Deep In-GPU Experience Replay
This work addresses training efficiency for reinforcement learning practitioners, but it is incremental as it adapts an existing method to a new hardware setup.
The authors tackled the problem of slow training in reinforcement learning by moving experience replay from RAM to GPU, eliminating CPU-GPU data transfers. They demonstrated a 2x speedup in training time when applying this in-GPU experience replay to train an agent for Super Smash Bros. Melee with a batch size of 128.

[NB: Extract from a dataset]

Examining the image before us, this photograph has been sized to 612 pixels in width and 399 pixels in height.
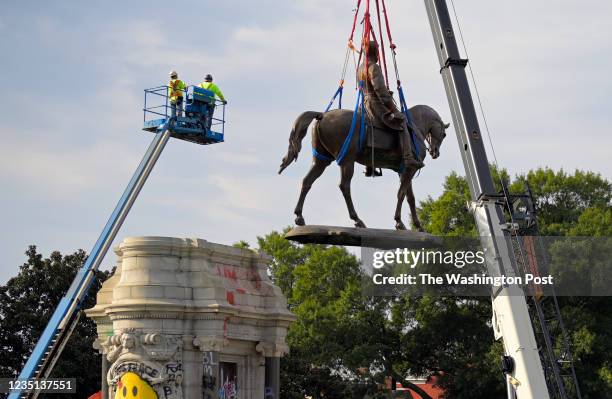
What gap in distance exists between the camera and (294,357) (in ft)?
175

Experience replay allows a reinforcement learning agent to train on samples from a large amount of the most recent experiences. A simple in-RAM experience replay stores these most recent experiences in a list in RAM, and then copies sampled batches to the GPU for training. I moved this list to the GPU, thus creating an in-GPU experience replay, and a training step that no longer has inputs copied from the CPU. I trained an agent to play Super Smash Bros. Melee, using internal game memory values as inputs and outputting controller button presses. A single state in Melee contains 27 floats, so the full experience replay fits on a single GPU. For a batch size of 128, the in-GPU experience replay trained twice as fast as the in-RAM experience replay. As far as I know, this is the first in-GPU implementation of experience replay. Finally, I note a few ideas for fitting the experience replay inside the GPU when the environment state requires more memory.